Parkometerabgabe; verspäteter Einspruch gegen Strafverfügung; unsubstantiiertes Vorbringen und Vorlage von Unterlagen, die nicht geeignet waren, von einer rechtsunwirksamen Zustellung auszugehen
Entscheidungstext
IM NAMEN DER REPUBLIK
Das Bundesfinanzgericht erkennt durch die Richterin Mag. Heidemarie Winkler über die Beschwerde des ***Bf1***, ***Bf1-Adr***, vom , gegen den Zurückweisungsbescheid des Magistrates der Stadt Wien, Magistratsabteilung 67, vom , Zl.

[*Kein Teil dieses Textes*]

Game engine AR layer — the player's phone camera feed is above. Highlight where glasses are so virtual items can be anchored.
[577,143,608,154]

MA67/Zahl/2021, in Zusammenhang mit einer Verwaltungsübertretung gemäß § 5 Abs. 2 Parkometerabgabeverordnung, ABl. der Stadt Wien Nr. 51/2005, idF. ABl. der Stadt Wien Nr. 46/2016, in Verbindung mit § 4 Abs. 1 Wiener Parkometergesetz 2006, LGBl. für Wien Nr. 9/2006, idF. LGBl. für Wien Nr. 71/2018, zu Recht:
Die Beschwerde wird gemäß § 50 VwGVG als unbegründet abgewiesen und der angefochtene Zurückweisungsbescheid bestätigt.
Eine Revision durch die beschwerdeführende Partei wegen Verletzung in Rechten nach Art. 133 Abs. 6 Z 1 B-VG ist gemäß § 25a Abs. 4 VwGG kraft Gesetzes nicht zulässig.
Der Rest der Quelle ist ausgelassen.